Tuesday, December 17, 2013

Logstash Metrics Filter and Graphite Output

Not many people have published more advanced metrics filter configurations. After spending a day with the examples and source code I have a more advanced configuration to share. NOTE: I saw weird behavior with logstash 1.2.2 and I'm not sure if it was my in-progress configuration at the time, but after upgrading to 1.3.1 everything worked as expected.

The problem: We are trying to get metrics on our API usage by user. We were already logging the operation and the user to disk and picking it up in Logstash. Now we want metrics on how frequently each user makes each call.

After quite a bit of googling, I couldn't find an example where the metric name has more than one field name in it. The last message in this thread had some pieces of the puzzle as we needed to translate some special characters to be more graphite-friendly. But I got confused as to what was contained in the metric event. The metrics filter creates a new event, but until I threw the event to a file output and saw it I didn't realize the new metric event didn't have any knowledge of any field of the message that generated it (Actually, the "meter" option can use any name from the original event, but no other option can. I tried to use add_field inside the metrics filter and it didn't work). So instead of mutating the metric event, I have to mutate the original event. Also, you can't gsub a newly added field in the same mutate block, so I had to break the gsub to a second mutate.

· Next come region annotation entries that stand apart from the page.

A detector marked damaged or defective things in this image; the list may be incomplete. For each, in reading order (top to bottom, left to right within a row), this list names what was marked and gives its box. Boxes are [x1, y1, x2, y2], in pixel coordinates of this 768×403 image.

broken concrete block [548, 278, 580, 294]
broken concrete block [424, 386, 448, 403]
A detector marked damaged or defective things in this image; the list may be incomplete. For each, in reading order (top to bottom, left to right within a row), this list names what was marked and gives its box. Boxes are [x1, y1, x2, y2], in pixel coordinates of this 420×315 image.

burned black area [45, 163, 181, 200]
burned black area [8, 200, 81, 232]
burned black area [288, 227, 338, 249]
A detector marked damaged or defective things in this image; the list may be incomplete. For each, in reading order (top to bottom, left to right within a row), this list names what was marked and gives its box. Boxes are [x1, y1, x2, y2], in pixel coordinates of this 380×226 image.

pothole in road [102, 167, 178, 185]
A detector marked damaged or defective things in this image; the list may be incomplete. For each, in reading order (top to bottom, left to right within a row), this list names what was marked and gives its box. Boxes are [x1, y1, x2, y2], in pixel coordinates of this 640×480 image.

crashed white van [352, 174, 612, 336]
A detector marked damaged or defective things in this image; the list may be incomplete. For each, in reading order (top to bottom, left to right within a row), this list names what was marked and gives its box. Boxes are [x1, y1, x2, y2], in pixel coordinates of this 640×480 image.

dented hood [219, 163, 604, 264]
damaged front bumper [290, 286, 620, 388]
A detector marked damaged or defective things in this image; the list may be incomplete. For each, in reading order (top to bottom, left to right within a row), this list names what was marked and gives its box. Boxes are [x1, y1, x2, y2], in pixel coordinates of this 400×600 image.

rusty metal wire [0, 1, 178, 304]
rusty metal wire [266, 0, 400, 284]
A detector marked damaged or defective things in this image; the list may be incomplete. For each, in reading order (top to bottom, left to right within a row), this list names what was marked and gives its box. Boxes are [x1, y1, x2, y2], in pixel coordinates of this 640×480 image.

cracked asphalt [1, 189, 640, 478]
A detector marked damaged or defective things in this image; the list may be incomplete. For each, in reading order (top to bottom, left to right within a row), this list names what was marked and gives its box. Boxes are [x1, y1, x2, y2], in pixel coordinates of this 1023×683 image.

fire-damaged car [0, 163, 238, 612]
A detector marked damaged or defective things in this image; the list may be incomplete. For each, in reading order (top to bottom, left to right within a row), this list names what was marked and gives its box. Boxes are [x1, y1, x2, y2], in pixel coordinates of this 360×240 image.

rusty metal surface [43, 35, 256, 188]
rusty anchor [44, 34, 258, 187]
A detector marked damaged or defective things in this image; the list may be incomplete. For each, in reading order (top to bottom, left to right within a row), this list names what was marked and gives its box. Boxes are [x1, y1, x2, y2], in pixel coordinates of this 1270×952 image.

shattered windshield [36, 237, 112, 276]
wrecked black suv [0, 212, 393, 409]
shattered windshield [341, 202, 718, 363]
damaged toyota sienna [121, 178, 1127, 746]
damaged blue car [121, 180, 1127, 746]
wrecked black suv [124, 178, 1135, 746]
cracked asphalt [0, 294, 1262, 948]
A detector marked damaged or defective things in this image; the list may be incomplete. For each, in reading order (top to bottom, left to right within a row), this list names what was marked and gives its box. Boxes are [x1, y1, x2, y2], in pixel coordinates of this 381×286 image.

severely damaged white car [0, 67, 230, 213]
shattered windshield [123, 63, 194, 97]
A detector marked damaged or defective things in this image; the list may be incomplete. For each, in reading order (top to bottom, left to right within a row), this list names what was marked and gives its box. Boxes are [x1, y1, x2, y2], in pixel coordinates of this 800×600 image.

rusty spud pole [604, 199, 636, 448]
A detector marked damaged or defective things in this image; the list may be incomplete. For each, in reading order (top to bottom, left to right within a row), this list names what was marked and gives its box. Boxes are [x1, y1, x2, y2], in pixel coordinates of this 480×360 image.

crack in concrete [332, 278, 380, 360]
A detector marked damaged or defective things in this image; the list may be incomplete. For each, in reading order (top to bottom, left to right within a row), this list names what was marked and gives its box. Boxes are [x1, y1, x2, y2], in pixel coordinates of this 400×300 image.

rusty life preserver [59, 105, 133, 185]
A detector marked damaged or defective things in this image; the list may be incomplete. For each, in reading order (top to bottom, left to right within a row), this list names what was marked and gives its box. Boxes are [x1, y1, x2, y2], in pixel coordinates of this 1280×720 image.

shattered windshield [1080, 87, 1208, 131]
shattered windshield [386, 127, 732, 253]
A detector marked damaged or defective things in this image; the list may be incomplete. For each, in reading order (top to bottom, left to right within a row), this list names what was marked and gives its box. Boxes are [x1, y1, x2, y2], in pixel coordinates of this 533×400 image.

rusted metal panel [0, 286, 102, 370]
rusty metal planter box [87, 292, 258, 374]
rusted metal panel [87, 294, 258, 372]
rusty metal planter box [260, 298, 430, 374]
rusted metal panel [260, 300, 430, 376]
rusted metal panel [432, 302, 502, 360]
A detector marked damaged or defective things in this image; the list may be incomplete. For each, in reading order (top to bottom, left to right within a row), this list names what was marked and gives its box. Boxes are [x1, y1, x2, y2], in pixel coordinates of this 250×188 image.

    if [type] == "apicalls" {
    mutate {
      add_field => [ "modhost", "%{host}" ]
      add_field => [ "modorgname", "%{org_name}" ]
    }
    mutate {
      gsub => [ "modhost", "\.", "_", "modorgname", "[\.\,\ ]", "_" ]
    }
    metrics {
      meter => [ "apioperations.%{pod}.%{modhost}.%{operation}.byOrg.%{modorgname}" ]
      add_tag => [ "apiopmetric" ]
    }

  }

Now when I send those metrics events to a file output I see my resulting event is

{
"@timestamp":"2013-12-17T19:08:42.968Z",
"@version":"1",
"message":"server.name",
"apioperations.qa1.host_domain.Login.byOrg.my_org_name.count":11,
"apioperations.qa1.host_domain.Login.byOrg.my_org_name.rate_1m":0.0,
"apioperations.qa1.host_domain.Login.byOrg.my_org_name.rate_5m":0.0,
"apioperations.qa1.host_domain.Login.byOrg.v.rate_15m":0.0,
"apioperations.qa1.host_domain.GetModifiedRecipients.byOrg.my_org_name.count":2,
"apioperations.qa1.host_domain.GetModifiedRecipients.byOrg.my_org_name.rate_1m":0.0,
"apioperations.qa1.host_domain.GetModifiedRecipients.byOrg.my_org_name.rate_5m":0.0,
"apioperations.qa1.host_domain.GetModifiedRecipients.byOrg.my_org_name.rate_15m":0.0,
"tags":["apiopmetric"]
}

Next is to figure out how to get those to graphite. Since there is an unknown number of operations and users, I had to go to the source code to really figure out how all the options to the graphite output work. It turns out you can't use the "metrics" option as that would need to enumerate each name. The magical "fields_are_metrics" option sends all the fields in the event to graphite. All you need to do is use "include_metrics" or "exclude_metrics" to  get just what you want to graphite. Our graphite output looks like this (the file output was for debug purposes only and is turned off now that it works):

  if "apiopmetric" in [tags] {
    graphite {
      host => [ "10.1.1.1" ]
      include_metrics => [ "apioperations.*" ]
      fields_are_metrics => true
    }
    file {
      path => "/var/log/logstash/apidebug.log"
    }
  }

And Shazam! All your metrics start flowing into Graphite!